16. A process of manufacturing a pressurized multi-component
liquid, comprising: (a) providing a multi-component fluid stream
comprising one or more C.sub.6+ components and at least one
component comprising at least one of C.sub.1, C.sub.2, C.sub.3,
C.sub.4, or C.sub.5 ; (b) crystallizing one or more of the C.sub.6+
components and leaving substantially un-crystallized one or more
C.sub.6+ components; (c) separating the multi-component stream into
a first stream lean in the crystallizable C.sub.6+ components and a
second stream enriched in the crystallizable C.sub.6+ components;
and (d) liquefying the first stream to a selected temperature and
pressure.
17. A process for manufacturing a liquefied natural gas stream,
comprising: (a) providing a natural gas stream at a pressure above
at least 1,400 kPa; (b) removing from the natural gas stream at
least one of water or hydrocarbon condensate; (c) selectively
removing from the gas stream at least one C.sub.6+ component that
would crystallize at a pre-selected temperature and pressure, said
pre-selected temperature being above -112.degree. C. and the
pressure being approximately the pressure of the anticipated
pressurized liquid product; and (d) liquefying the gas stream to
produce a pressurized liquid product having a temperature above
-112.degree. C. and a pressure at or below the bubble point
temperature.
18. The process for manufacturing a liquefied natural gas stream,
comprising: (a) providing a natural gas stream at a pressure above
at least 1,400 kPa; (b) removing from the natural stream at least
one of water, oil, or hydrocarbon condensate; (c) selectively
removing from the gas stream C.sub.5+ components that would freeze
at a pre-selected temperature and pressure; (d) liquefying at least
a portion of the gas stream; (e) passing at least a portion of the
liquefied stream to a selective extraction system, the extraction
system producing a first stream lean crystallized C.sub.5+
components and a second stream enriched in C.sub.5+ components; and
(f) passing the first stream lean in crystallized C.sub.5+
components to the liquefaction system for liquefaction to produce a
pressurized liquid stream having a temperature above -112.degree.

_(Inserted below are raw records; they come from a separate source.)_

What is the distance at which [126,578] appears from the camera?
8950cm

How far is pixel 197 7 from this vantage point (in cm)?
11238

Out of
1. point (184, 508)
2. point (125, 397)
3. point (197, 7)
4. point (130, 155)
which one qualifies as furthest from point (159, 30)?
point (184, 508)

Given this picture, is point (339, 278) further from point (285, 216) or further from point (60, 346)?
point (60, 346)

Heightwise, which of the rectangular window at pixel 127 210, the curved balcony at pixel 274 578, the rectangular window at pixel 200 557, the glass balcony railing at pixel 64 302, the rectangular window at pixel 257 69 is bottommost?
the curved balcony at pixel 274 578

C. and a pressure at or below the bubble point temperature.
19. The process for manufacturing a liquefied natural gas stream,
comprising: (a) providing a natural gas stream at a pressure above
at least 1,400 kPa; (b) removing from the natural stream at least
one of water, oil, or hydrocarbon condensate; (c) passing the
natural gas stream to a first selective extraction system, the
selective extraction system producing a first stream lean in
crystallized C.sub.5+ components and a second stream enriched in
C.sub.5+ components; (d) passing at least a portion of the second
stream to a second selective extraction system; (e) passing at
least a portion of the first stream to liquefaction system; (f)
withdrawing from the liquefaction system a first liquid stream and
passing the first liquid stream to the second selective extraction
system; the second selective extraction system producing a third
stream lean in crystallized C.sub.5+ components and a fourth stream
enriched in C.sub.5+ components; and (g) passing the third stream
to the liquefaction system, the liquefaction system producing a
pressurized liquid stream having a temperature above -112.degree.

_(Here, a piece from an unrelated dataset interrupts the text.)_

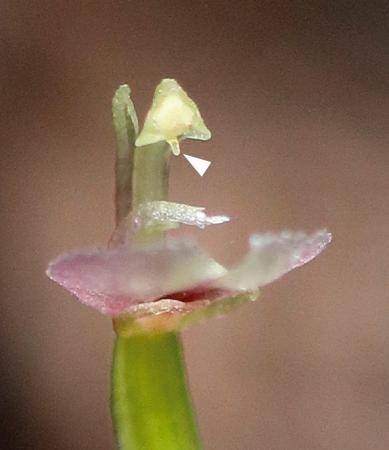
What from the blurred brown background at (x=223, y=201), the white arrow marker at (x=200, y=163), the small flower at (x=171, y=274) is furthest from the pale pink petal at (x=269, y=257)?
the blurred brown background at (x=223, y=201)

C. and a pressure at or below the bubble point temperature.
20. The process for manufacturing a liquefied natural gas stream,
comprising: (a) providing a natural gas stream at a pressure above
at least 1,400 kPa; (b) removing from the natural stream at least
one of water, oil, or hydrocarbon condensate; (c) passing the
natural gas stream to a first selective extraction system, the
selective extraction system producing a first stream lean in
crystallized C.sub.5+ components and a second stream enriched in
C.sub.5+ components; (d) passing at least a portion of the second
stream to a second selective extraction system; (e) passing at
least a portion of the first stream to liquefaction system; (f)
withdrawing from the liquefaction system a first liquid stream and
passing the first liquid stream to the second selective extraction
system; the second selective extraction system producing a third
stream lean in crystallized C.sub.5+ components and a fourth stream
enriched in C.sub.5+ components; and (g) passing the third stream
to the liquefaction system, the liquefaction system producing a
pressurized liquid stream having a temperature above -112.degree.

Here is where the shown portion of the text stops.